Data shown:

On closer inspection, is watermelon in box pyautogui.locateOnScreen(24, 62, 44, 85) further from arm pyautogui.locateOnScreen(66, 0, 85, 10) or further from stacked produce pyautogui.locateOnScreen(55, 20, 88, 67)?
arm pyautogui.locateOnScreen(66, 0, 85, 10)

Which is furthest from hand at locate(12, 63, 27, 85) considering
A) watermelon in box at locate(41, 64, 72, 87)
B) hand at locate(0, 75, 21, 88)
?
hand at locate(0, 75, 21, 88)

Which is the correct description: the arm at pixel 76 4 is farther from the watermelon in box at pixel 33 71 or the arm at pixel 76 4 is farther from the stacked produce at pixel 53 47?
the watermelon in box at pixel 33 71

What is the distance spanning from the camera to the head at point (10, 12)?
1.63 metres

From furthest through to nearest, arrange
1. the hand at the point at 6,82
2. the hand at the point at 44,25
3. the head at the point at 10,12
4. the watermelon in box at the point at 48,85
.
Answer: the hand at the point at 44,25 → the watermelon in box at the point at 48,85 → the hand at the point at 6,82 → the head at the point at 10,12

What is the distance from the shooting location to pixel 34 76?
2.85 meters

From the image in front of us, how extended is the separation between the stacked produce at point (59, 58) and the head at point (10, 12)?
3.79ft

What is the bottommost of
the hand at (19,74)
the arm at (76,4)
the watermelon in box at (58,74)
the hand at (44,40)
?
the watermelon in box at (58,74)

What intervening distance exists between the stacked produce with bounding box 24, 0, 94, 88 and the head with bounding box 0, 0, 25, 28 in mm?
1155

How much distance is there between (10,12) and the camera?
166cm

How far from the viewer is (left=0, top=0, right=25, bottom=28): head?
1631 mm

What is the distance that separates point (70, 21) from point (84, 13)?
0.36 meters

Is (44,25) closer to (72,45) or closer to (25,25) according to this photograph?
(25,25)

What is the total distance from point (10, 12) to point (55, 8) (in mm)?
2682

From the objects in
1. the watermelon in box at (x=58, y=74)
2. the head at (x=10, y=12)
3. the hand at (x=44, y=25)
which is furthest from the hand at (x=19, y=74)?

Do this:
Reproduce every entry above verbatim, line for line, with nothing altered or omitted.

Solved exercise:
On closer inspection, is watermelon in box pyautogui.locateOnScreen(24, 62, 44, 85) further from arm pyautogui.locateOnScreen(66, 0, 85, 10) or further from stacked produce pyautogui.locateOnScreen(55, 20, 88, 67)?
arm pyautogui.locateOnScreen(66, 0, 85, 10)

Which is furthest from hand at locate(12, 63, 27, 85) considering
A) watermelon in box at locate(41, 64, 72, 87)
B) hand at locate(0, 75, 21, 88)
?
hand at locate(0, 75, 21, 88)

Which is the correct description: the arm at pixel 76 4 is farther from the watermelon in box at pixel 33 71 or the arm at pixel 76 4 is farther from the stacked produce at pixel 53 47?
the watermelon in box at pixel 33 71

What is the distance spanning from the camera to the head at point (10, 12)?
1.63 metres

From furthest through to nearest, arrange
1. the hand at the point at 6,82
2. the hand at the point at 44,25
3. the head at the point at 10,12
4. the watermelon in box at the point at 48,85
.
Answer: the hand at the point at 44,25 → the watermelon in box at the point at 48,85 → the hand at the point at 6,82 → the head at the point at 10,12

What is the distance from the shooting location to pixel 34 76?
2.85 meters

From the image in front of us, how extended is the separation between the stacked produce at point (59, 58) and the head at point (10, 12)?
3.79ft

What is the bottommost of
the hand at (19,74)
the arm at (76,4)
the watermelon in box at (58,74)
the hand at (44,40)
?
the watermelon in box at (58,74)

What intervening distance exists between the stacked produce with bounding box 24, 0, 94, 88 and the head with bounding box 0, 0, 25, 28 in mm?
1155

How much distance is there between (10,12) and the camera?
166cm

How far from the viewer is (left=0, top=0, right=25, bottom=28): head?
1631 mm

What is the distance that separates point (70, 21) from point (84, 13)?
0.36 meters

Is (44,25) closer to (72,45) or closer to (25,25) according to this photograph?
(25,25)

What is the total distance from point (10, 12) to point (55, 8) (in mm)?
2682

From the objects in
1. the watermelon in box at (x=58, y=74)
2. the head at (x=10, y=12)
3. the hand at (x=44, y=25)
which is furthest from the hand at (x=19, y=74)?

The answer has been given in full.